The letter was sent to a large number of charities, and highlighted that they may need to restrict their input tax in respect of non-business activities. HMRC said that there are a high number of smaller charities that are not aware that they have non-business activities and are required to take that into account when reclaiming input tax.
According to HMRC’s VAT guidance, a charity cannot treat VAT incurred on purchases of goods and services as input tax unless these are intended to be used for the purposes of its business. If the charity buys services or goods for both business and non-business, including private purposes, it should treat only part of the VAT as input tax. The charity must work out what proportion of the use of the goods or services is for business purposes. This calculation is called apportionment.
Tax expert Bryn Reynolds at Pinsent Masons said: “The line between business and non-business is rarely a clear one. Following the Wakefield College Court of Appeal case, HMRC introduced a two-stage test in a Revenue and Customs Brief known as RCB 10/22, which complicated matters further by distinguishing between activities undertaken for income or remuneration as opposed to consideration.”
In the Wakefield College case, the Court of Appeal ruled that income from students who are partly subsidised and pay a small additional fee for courses amounted to business activity.
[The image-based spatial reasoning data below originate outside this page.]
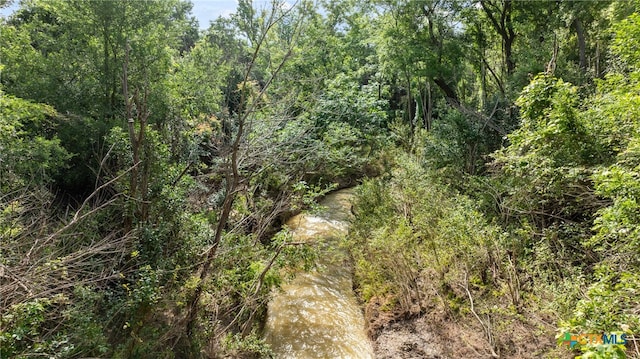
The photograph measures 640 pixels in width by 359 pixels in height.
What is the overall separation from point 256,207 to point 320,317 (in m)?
2.80

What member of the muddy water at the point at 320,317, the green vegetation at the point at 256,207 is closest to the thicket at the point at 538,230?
the green vegetation at the point at 256,207

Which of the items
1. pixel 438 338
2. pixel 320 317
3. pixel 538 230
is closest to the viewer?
pixel 438 338

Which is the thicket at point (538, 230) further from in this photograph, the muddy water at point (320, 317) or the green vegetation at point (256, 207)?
the muddy water at point (320, 317)

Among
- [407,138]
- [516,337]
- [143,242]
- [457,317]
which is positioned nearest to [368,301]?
[457,317]

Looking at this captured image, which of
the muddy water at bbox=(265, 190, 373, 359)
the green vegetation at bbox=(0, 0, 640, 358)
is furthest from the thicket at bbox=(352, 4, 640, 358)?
the muddy water at bbox=(265, 190, 373, 359)

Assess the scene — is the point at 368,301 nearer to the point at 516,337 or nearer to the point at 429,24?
the point at 516,337

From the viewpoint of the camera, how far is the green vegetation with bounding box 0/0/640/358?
3.51 metres

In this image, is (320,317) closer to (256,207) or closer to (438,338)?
Answer: (438,338)

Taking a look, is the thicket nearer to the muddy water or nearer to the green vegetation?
the green vegetation

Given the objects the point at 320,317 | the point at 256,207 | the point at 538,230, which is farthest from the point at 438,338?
the point at 256,207

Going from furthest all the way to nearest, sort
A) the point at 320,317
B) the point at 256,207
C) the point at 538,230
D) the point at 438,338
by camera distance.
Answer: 1. the point at 256,207
2. the point at 320,317
3. the point at 538,230
4. the point at 438,338

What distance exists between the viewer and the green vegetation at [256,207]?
138 inches

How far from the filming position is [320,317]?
5.96m

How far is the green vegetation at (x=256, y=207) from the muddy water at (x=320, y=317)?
1.19ft
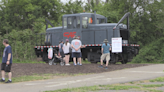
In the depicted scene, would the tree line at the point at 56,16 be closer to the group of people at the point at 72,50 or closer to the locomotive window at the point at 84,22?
the locomotive window at the point at 84,22

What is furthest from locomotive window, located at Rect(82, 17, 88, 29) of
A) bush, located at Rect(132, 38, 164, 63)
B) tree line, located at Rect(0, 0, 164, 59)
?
bush, located at Rect(132, 38, 164, 63)

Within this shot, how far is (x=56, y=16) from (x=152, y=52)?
1698 cm

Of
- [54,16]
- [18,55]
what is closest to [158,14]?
[18,55]

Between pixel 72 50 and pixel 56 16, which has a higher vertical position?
pixel 56 16

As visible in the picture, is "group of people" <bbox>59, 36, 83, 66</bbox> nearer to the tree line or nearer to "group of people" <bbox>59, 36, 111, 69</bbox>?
"group of people" <bbox>59, 36, 111, 69</bbox>

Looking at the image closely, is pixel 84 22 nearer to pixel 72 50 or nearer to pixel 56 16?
pixel 72 50

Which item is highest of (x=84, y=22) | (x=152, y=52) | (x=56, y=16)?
(x=56, y=16)

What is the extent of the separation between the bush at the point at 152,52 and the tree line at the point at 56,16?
37.6 inches

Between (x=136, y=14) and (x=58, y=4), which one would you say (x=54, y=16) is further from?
(x=136, y=14)

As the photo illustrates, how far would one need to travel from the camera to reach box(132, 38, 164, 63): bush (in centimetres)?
2663

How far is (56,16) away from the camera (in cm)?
3825

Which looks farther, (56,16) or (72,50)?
(56,16)

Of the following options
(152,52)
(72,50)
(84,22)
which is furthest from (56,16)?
(72,50)

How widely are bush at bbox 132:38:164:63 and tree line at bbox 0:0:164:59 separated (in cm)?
96
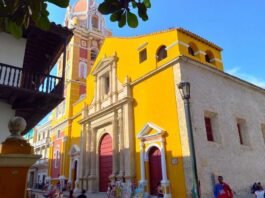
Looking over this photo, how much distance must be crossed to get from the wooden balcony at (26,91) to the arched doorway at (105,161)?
8656 mm

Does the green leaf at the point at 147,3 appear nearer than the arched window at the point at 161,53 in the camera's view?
Yes

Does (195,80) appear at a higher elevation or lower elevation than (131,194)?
higher

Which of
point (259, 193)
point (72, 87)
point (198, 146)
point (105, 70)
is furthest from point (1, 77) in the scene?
point (72, 87)

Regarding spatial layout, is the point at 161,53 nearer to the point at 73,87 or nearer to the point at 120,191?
the point at 120,191

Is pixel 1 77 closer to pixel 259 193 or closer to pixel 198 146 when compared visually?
pixel 198 146

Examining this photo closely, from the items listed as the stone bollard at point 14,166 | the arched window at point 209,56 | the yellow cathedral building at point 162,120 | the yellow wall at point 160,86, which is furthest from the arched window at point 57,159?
the stone bollard at point 14,166

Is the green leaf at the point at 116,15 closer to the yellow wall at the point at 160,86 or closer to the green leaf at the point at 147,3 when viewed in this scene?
the green leaf at the point at 147,3

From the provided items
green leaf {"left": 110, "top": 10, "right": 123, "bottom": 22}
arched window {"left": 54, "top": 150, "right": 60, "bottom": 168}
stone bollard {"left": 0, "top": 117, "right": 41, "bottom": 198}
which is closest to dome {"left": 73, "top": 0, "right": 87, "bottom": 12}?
arched window {"left": 54, "top": 150, "right": 60, "bottom": 168}

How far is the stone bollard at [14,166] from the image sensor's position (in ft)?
10.3

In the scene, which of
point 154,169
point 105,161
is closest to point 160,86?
point 154,169

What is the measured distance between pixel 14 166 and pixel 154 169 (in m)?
10.5

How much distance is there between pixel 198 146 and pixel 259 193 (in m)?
2.97

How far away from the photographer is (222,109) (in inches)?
539

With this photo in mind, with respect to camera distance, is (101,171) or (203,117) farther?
(101,171)
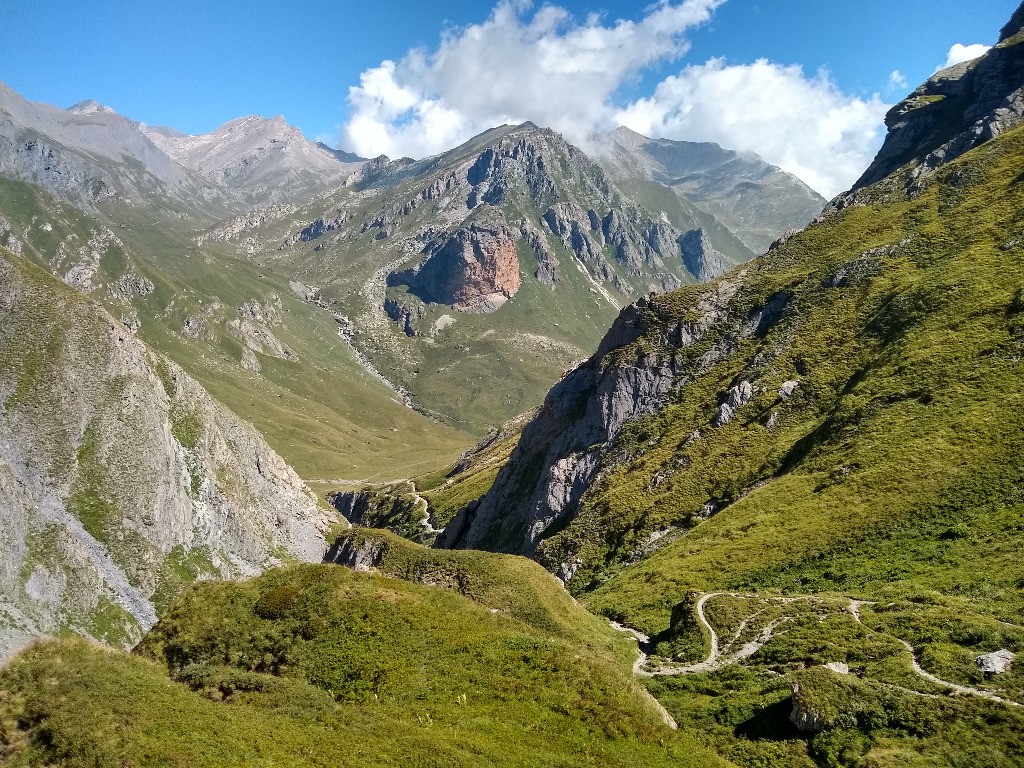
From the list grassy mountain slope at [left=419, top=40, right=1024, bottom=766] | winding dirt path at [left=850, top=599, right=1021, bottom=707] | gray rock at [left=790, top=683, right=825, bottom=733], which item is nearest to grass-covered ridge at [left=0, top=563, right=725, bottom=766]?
gray rock at [left=790, top=683, right=825, bottom=733]

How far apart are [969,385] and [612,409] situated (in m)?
42.9

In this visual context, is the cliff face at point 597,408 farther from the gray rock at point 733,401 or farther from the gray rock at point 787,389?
the gray rock at point 787,389

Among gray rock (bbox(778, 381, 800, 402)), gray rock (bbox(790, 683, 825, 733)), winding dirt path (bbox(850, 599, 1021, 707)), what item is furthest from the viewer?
gray rock (bbox(778, 381, 800, 402))

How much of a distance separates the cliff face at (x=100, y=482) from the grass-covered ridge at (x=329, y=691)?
53839 millimetres

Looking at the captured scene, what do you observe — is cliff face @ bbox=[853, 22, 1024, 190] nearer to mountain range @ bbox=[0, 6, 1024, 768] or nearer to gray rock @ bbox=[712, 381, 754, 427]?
mountain range @ bbox=[0, 6, 1024, 768]

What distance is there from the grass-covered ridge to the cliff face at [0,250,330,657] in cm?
5384

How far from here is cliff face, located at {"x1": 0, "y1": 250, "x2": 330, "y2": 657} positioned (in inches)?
3019

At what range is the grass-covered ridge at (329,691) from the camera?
696 inches

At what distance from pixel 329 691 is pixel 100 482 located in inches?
3485

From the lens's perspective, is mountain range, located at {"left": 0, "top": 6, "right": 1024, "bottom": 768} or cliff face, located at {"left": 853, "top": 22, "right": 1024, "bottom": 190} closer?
mountain range, located at {"left": 0, "top": 6, "right": 1024, "bottom": 768}

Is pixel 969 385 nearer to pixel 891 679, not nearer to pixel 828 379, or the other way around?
pixel 828 379

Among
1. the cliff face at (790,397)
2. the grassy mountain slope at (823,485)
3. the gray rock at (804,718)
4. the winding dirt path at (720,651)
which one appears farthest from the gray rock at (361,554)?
the gray rock at (804,718)

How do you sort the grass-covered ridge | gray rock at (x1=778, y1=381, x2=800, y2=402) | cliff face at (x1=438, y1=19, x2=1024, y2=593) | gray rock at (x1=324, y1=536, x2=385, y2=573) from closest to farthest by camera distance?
the grass-covered ridge
gray rock at (x1=324, y1=536, x2=385, y2=573)
cliff face at (x1=438, y1=19, x2=1024, y2=593)
gray rock at (x1=778, y1=381, x2=800, y2=402)

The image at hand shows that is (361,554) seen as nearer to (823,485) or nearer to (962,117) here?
(823,485)
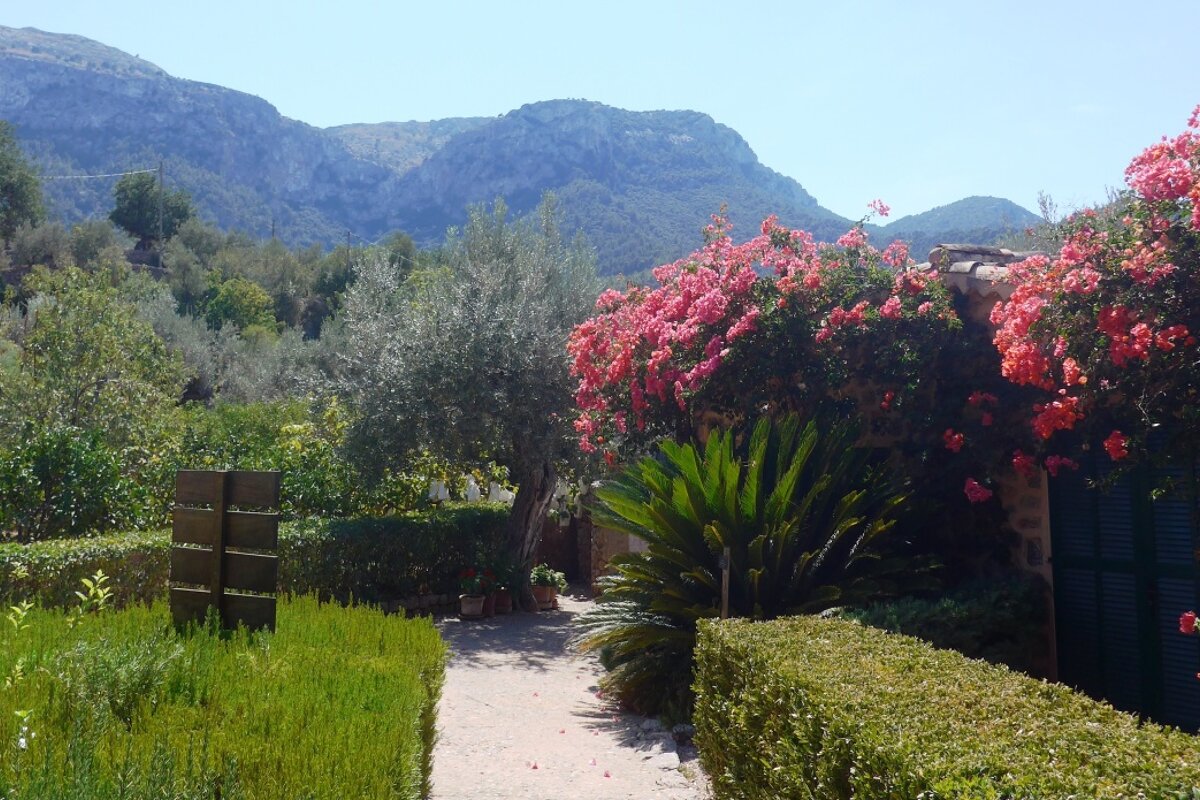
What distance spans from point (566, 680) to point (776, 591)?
10.7 feet

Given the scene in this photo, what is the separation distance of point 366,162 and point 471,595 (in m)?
115

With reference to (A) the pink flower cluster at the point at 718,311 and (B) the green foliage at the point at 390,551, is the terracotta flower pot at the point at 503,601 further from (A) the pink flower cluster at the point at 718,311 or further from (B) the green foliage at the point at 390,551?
(A) the pink flower cluster at the point at 718,311

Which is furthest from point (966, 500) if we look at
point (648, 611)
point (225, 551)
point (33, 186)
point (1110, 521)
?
point (33, 186)

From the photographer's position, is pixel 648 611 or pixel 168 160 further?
pixel 168 160

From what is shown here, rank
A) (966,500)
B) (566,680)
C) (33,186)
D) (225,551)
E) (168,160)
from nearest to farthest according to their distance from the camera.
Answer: (225,551) → (966,500) → (566,680) → (33,186) → (168,160)

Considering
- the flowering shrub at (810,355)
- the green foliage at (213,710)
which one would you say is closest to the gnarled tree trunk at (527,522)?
the flowering shrub at (810,355)

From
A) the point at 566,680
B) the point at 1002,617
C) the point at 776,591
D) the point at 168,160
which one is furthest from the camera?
the point at 168,160

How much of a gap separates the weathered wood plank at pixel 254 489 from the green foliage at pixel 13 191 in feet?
116

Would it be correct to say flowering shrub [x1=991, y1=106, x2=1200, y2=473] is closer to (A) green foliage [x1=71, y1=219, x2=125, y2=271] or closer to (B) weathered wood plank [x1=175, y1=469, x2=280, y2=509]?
(B) weathered wood plank [x1=175, y1=469, x2=280, y2=509]

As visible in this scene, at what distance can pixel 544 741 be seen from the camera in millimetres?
6590

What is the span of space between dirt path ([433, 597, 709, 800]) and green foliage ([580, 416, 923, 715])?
20.9 inches

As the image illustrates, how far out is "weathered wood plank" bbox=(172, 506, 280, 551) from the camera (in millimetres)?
5039

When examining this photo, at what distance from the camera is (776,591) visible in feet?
21.1

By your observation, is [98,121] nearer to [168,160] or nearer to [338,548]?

The court’s two-stage test for determining what amounts to business activity focuses on whether there is a “consideration”, or some value given, to the supplier in return for the goods or services; and whether the supply is made for “remuneration”, which means the supply must be made for the purpose of “obtaining income therefrom on a continuing basis”.
“Taxpayers, particularly those in the charitable, not-for-profit and voluntary sectors, should carefully consider whether they are undertaking business or non-business activities and whether they have suitably apportioned their input tax. Remediation with HMRC in respect of historic periods can be complex and the impact of both interest and penalties should be carefully considered in any error corrections submitted,” Reynolds said.
HMRC acknowledged in its letter that “this can be a complex area of tax”. It suggested that charities “may want to ask an adviser for help”.
In its letter, HMRC also asked charities that have non-business activities and have overclaimed input tax to notify HMRC of errors on previous VAT returns, and pointed to information on potential penalties.